Pete Samu of the Brumbies has joined the mullet brigade. Photo / Photosport
COMMENT:
You dig deep with the Blues. Start the game staunch, reaching for all your reserves of tough, drawing on those weeks of training, months now, letting muscle memory of what to do and how to do it better fill every fibre of your being, calling on those visualisation exercisesyou learned in school sport, making yourself a promise.
I will cope with every challenge, I will get back up after every body check, I will overcome every dubious murky obstruction in the bottom of every ruck, I will rise above it all. We all will. You get yourself, above all, in the right head space. We can do this. I can do this. We will win.
Sheesh, it's hard being a fan. Do the players go through this too?
The Blues ran out on the ground at Canberra on Saturday night with a string of three losses, four wins and then two more losses behind them. No wins away from home all year. Time to put a stop to the nonsense: it was only the Brumbies, who are, frankly, a team of deadbeats.

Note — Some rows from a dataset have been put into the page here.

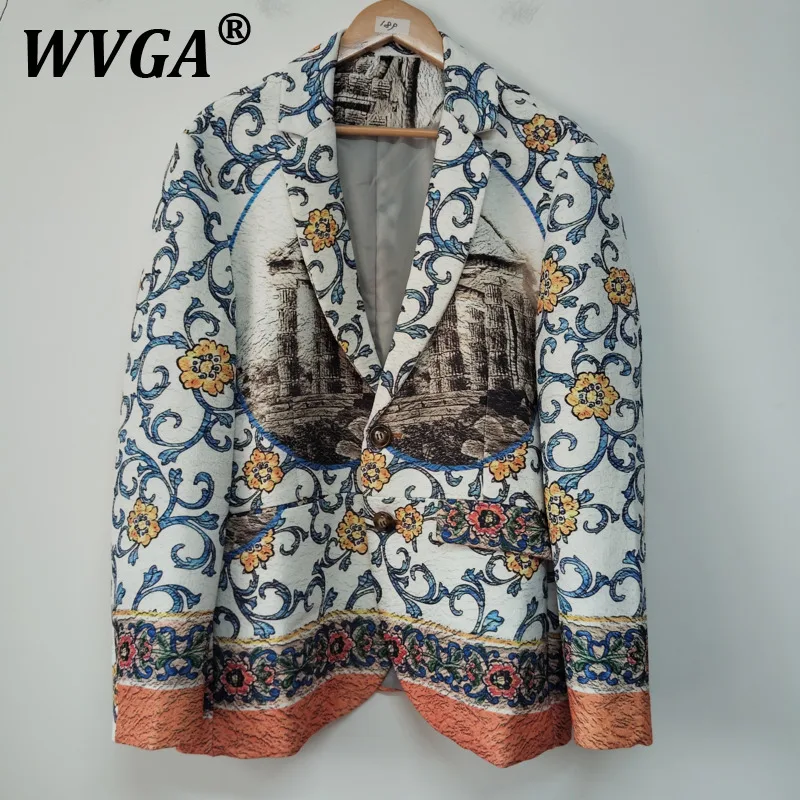 

WVGA Suit Coat Spring Autumn New Man Tide Printed Design Trendy Niche Chic Casual Turn-Down Collar Long Sleeve Blazer Ins W11039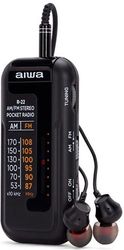 AIWA MINI POCKET RADIO WITH EARPHONES BLACK R-22BK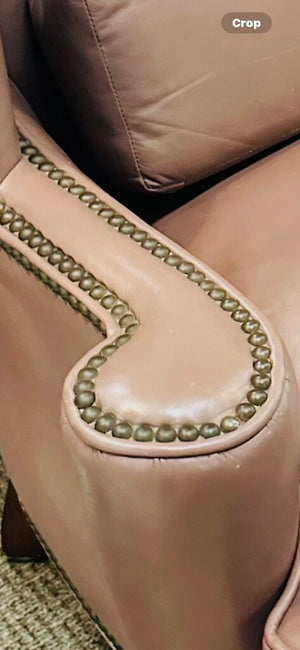Leather Down Nailhead Wingback Chair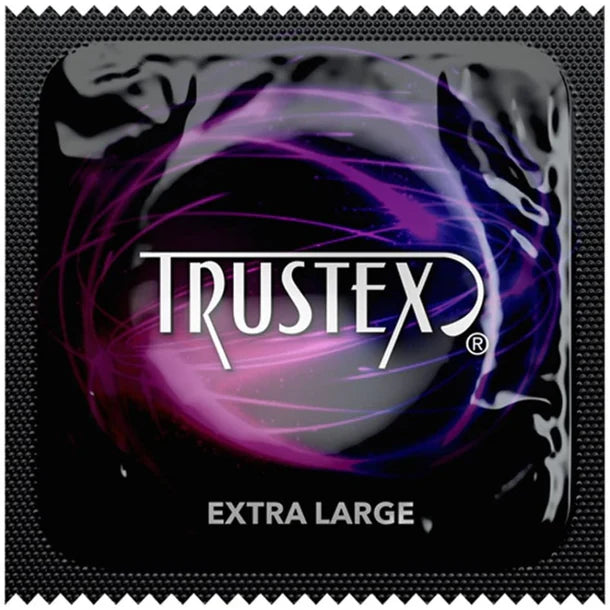 black and purple foil condom
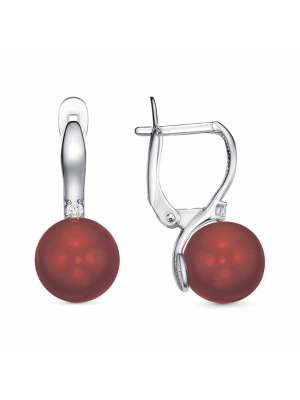 Серьги бижутерия, покрытие - платинирование, вставка - имитация жемчуга, фианит (недрагоценный камень)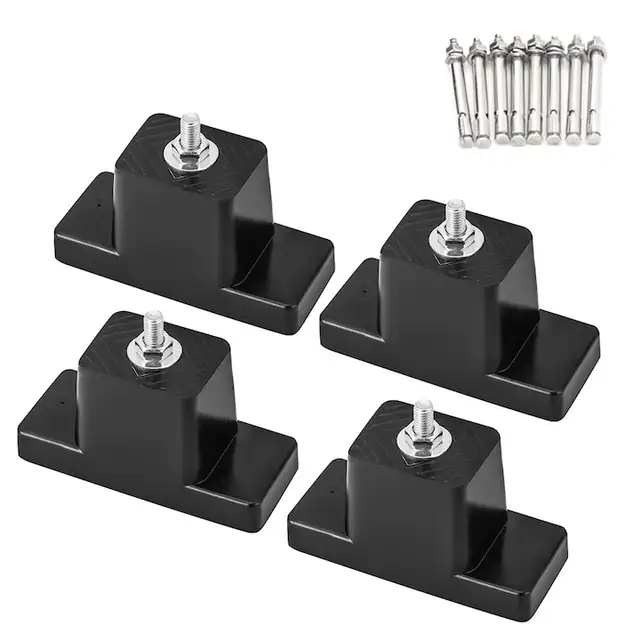 Set 4 tampoane anti-vibratie pentru unitate exterioara aer conditionat, Rezistent la socuri si la uzura, Anti-alunecare, Usor de instalat, cauciuc, 11x4.5x5.5cm, negru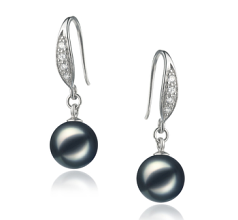 8-9mm japoneza Akoya Set de cercei in Jacy Negru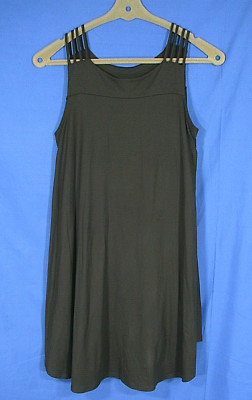 LAZY SUNDAYS Soft Knit STRAPPY SLEEVELESS Round Neck A-LINE DRESS Lined Sz S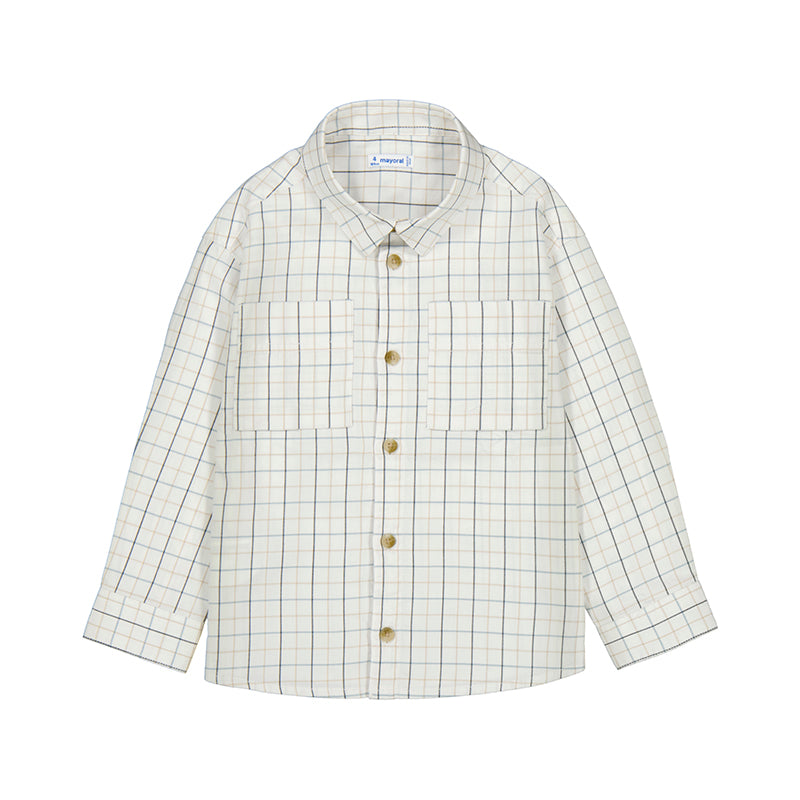 Mayoral AW25 Mini Boys Long Sleeved Checked shirt 4128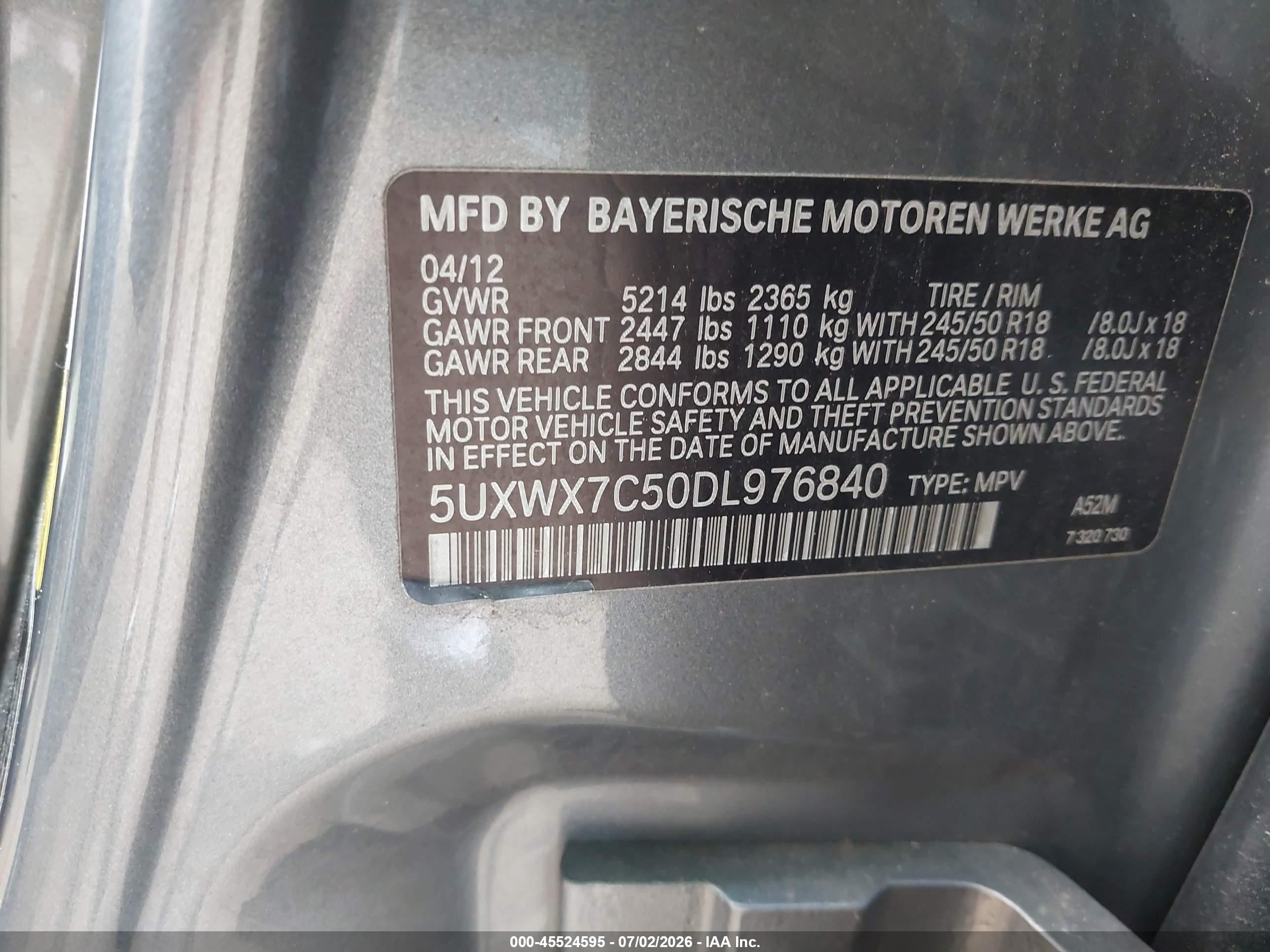2013 Bmw X3 Xdrive35i Gray vin: 5UXWX7C50DL976840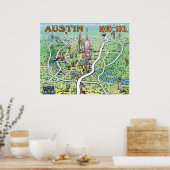Austin Round Rock, Texas Fun Map Poster (Keuken)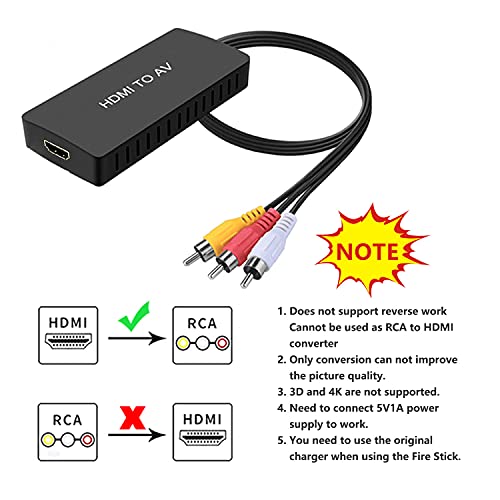 Dingsun HDMI to RCA Converter HDMI to AV Adapter HDMI to Older TV Adapter Compatible for Apple TV, Xiaomi Mi Box, Android TV Box, Roku, Fire Stick, DVD, Blu-ray Player ect. Supports PAL/NTSC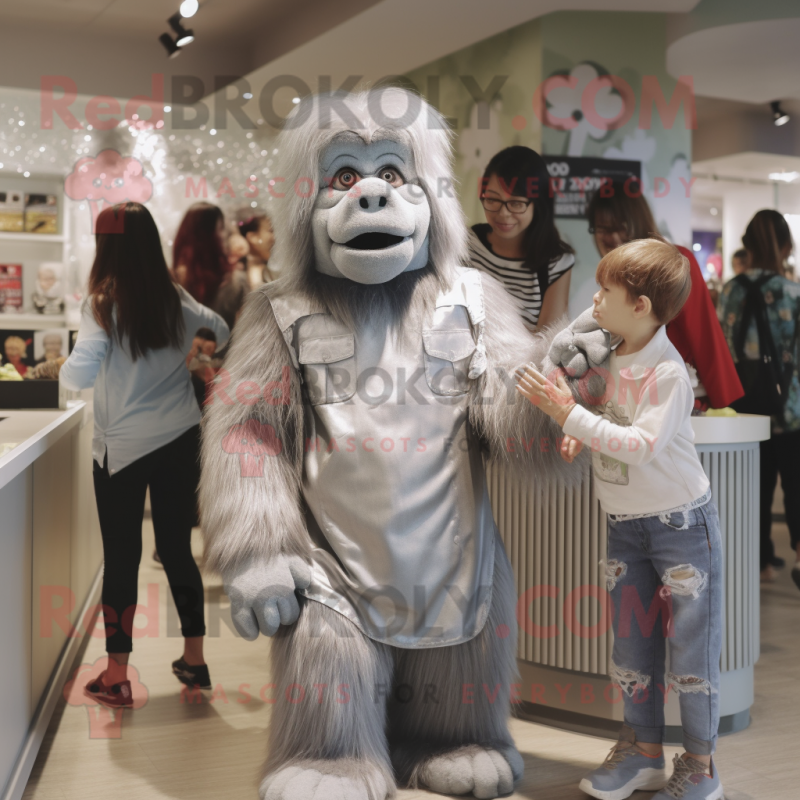 Silver Orangutan mascot costume character dressed with a Mom Jeans and Wraps Silver Orangutan mascot costume character dressed with a Mom Jeans and Wraps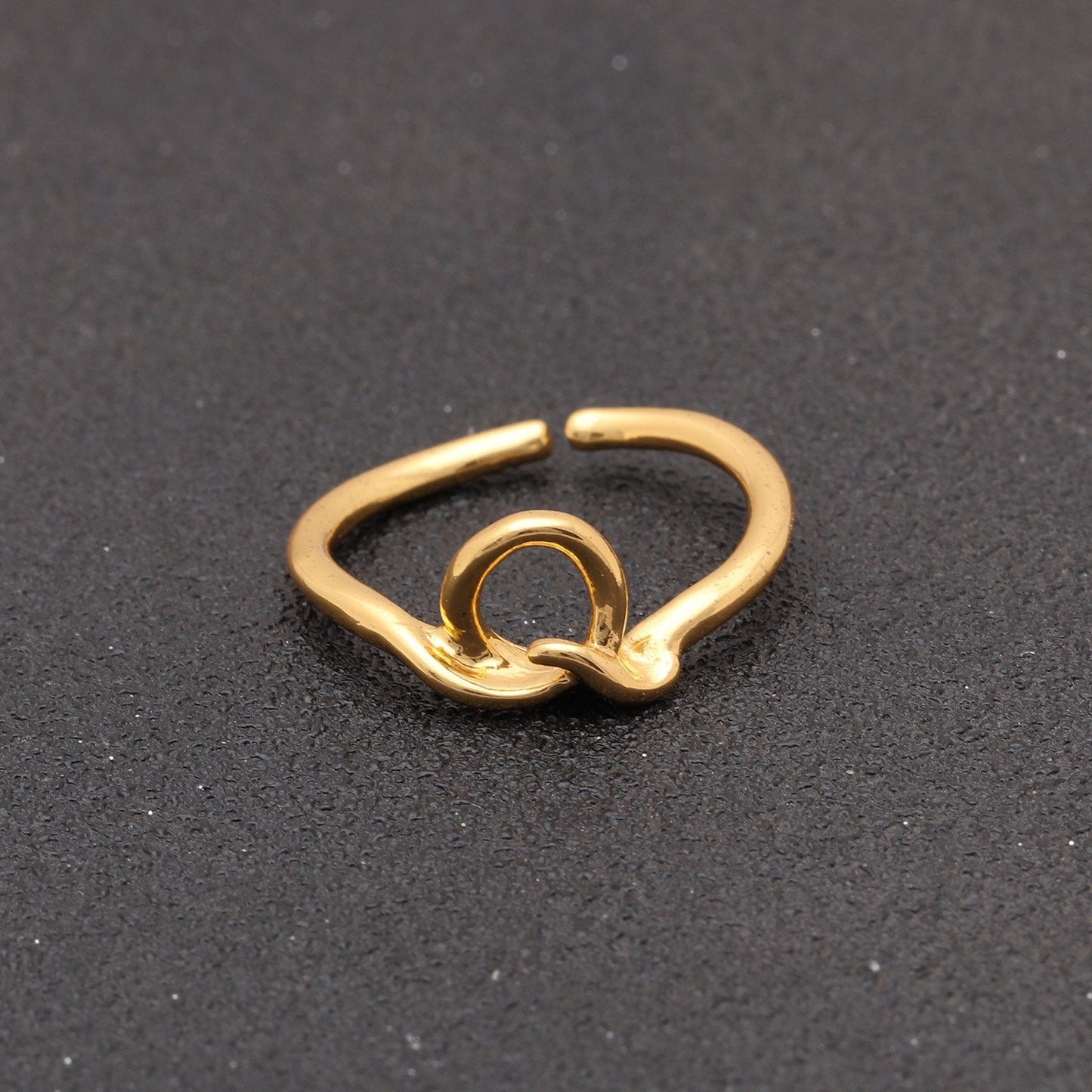 Goldtone Tone  Sleek Initial Curved Adjustable Ring ITALY Design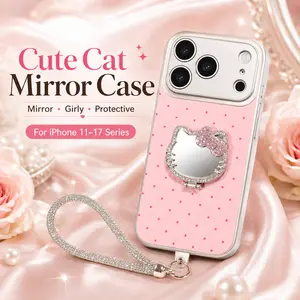 Cute Cat Mirror iPhone Case with Wrist Strap, Shockproof Girly Cover for iPhone 11–17 Pro Max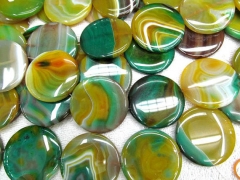 wholesale 20 25 30 35mm full strand Natural Brazil Agate Sardonyx Agate Carmerial round button coin green yellow jewelry bead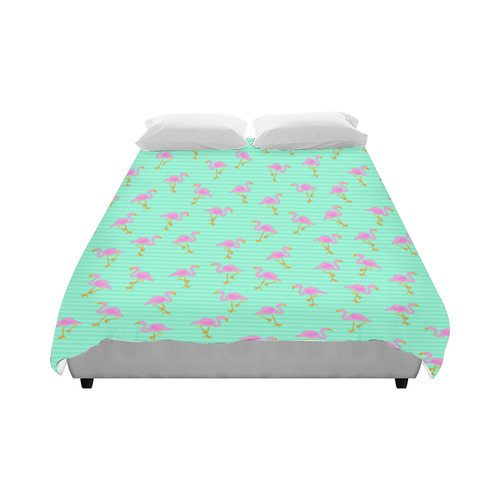 Pink and Green Flamingo Pattern Duvet Cover 86"x70" ( All-over-print)
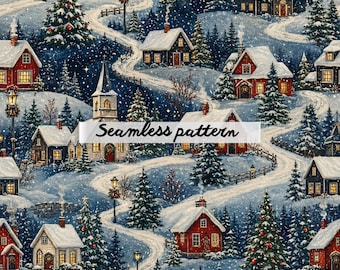 Winter Village Seamless Pattern JPG | Cozy Christmas Cottage Snow Scene Repeat | Scandinavian Holiday Fabric Design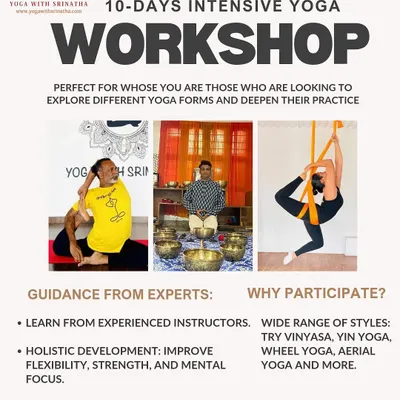 An overview of our 10-day intensive yoga workshop, perfect for those looking to explore different styles like Vinyasa, Yin, and Aerial yoga, and experience healing sessions like sound healing and Tai Chi.
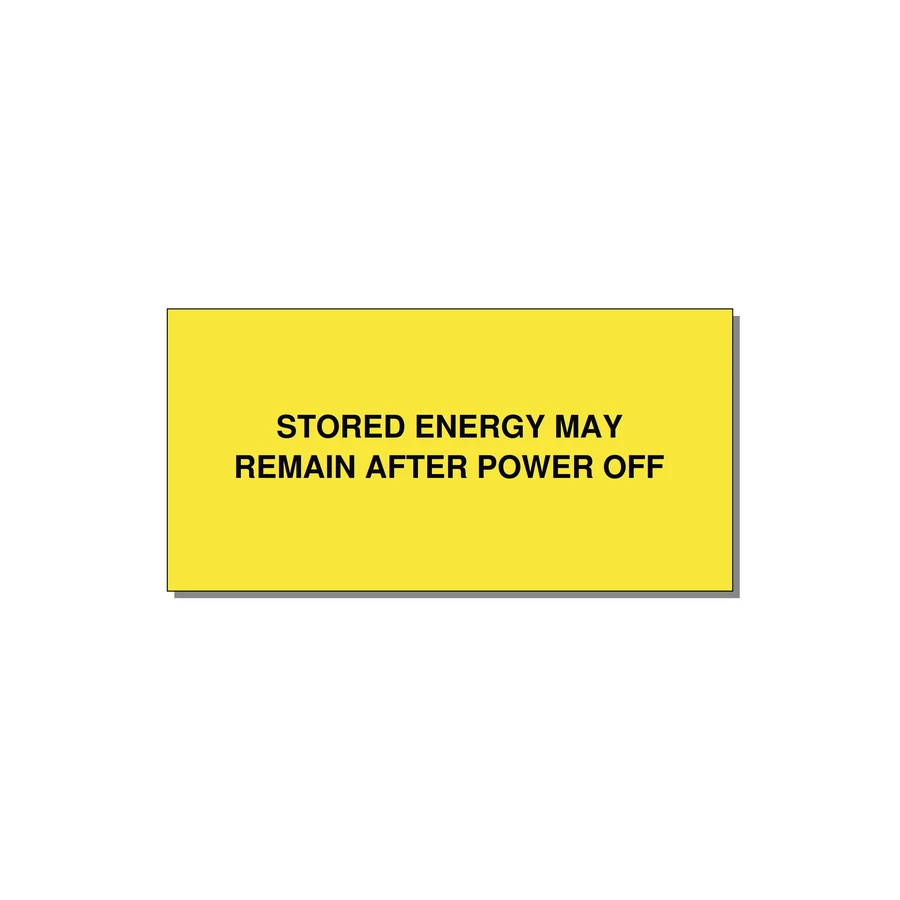 6.0x3.0" Safety Label - STO — 6x3" Black on Yellow, Adhesive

The Blues ran out on the ground at Canberra and put 15 points on the deadbeats before most of us were onto the second beer.
Fullback Melani Nanai, his legs twice as long and five times springier than any other player's, was bursting the line like a gazelle running through a field of warthogs.
Skinny as first-five Otere Black looks like a hepatitis patient on day release from hospital, but he dragged down every warthog who ran at him.
Midfielder T.J. Faiane ran away from them all to score and then winger Caleb Clarke did the same, intercepting a Brumbies pass that looked like it belonged in a game of schoolyard throw-around. This was fun.
But then it turned out that was it. By halftime the deadbeats were back in the game, the score 15-12.
It's tough enough being a Blues fan without having to deal with existential doubt about rugby itself.
The Blues did have a few more moments. Loose forward Tom Robinson stopped a certain try by holding the ball up under a pile of all the warthogs on the park. Ma'a Nonu never stopped running, passing, tackling, being his amazing self. But it was all to no good.
The Blues scrum kept getting monstered. Check that: all the Blues props, including that pair of cuddly granite monuments, All Blacks Karl Tu'inukuafe and Ofa Tu'ungafasi, were clobbered out of the game.
As for the game itself, it just turned awful. The Brumbies attacked the Blues tryline and the Blues gave away a penalty. The Brumbies called for a scrum and monstered the Blues props some more, and there was another penalty, or the Blues attacked the side of the ruck and there was another penalty. This went on literally forever, if you will excuse a hint of hyperbole.
The back got out their phones and wrote Insta messages to their mums, or whatever backs do when forwards are spoiling the party for everyone.
"Some silly penalties," said co-captain Blake Gibson, a forward, after the game. What? When half the game is one long stretch of penalties against your team, it's not "silly penalties". It's a game plan and you should not be playing it.
It's tough enough being a Blues fan without having to deal with existential doubt about rugby itself. What is the point of this? Who wants to pay to go out and watch that? Who's going to sit in and watch it? They had "The Empire Strikes Back" on the other channel: Han Solo and Princess Leia kissing! Yoda being wise! Appealing his wisdom is.
Even if you've seen it a hundred times already, hearing Darth Vader say "I am your father" is vastly more entertaining than watching a bunch of grown men keep doing the same pointless, boring, illegal things and expecting a different result.
I'm not complaining about the effort. You can see how much it hurts, mentally as well as physically, to do what they do. I'm complaining about the plan. Playing ugly rugby and losing - really?
It's not just the Blues. The same thing happened in the Crusaders game the night before: the force was not with the champions of the universe as they gave away eight kickable penalties and then their opponents, the Sharks, gave away a million more, defending on their line, and it all ended up in a draw. Served them both right.
The Sunwolves in their game had three players sent off at the same time, for the same kind of defensive cheating. And on it went, all round the comp.
Some refs ignore it, some keep blowing the whistle, some send players off, some give penalty tries. None of it is working well enough, and all the while the stadiums are empty. Not many people went to the Blues game in Canberra. Not many go to most of the games. Even in Christchurch, the Crusaders don't have a big fanbase that actually bothers to turn up.
Do the rugby gods care? Or have they stopped watching, too?
Meanwhile, there's the hair. In among all those lovely long streaming locks, devilishly handsome moustaches, fancy razor cuts and brutal buzz cuts, one long lingering question has finally been resolved. Yes, there is such a thing as a good mullet, and no, it's not the dead rabbit on top of Crusader Jack Goodhue's head.
Check out Brumbies loose forward Pete Samu.
Blues 21, Brumbies 26. Give them all a cuddle and put them to work. Sparkling rugby, please. You know you can do it.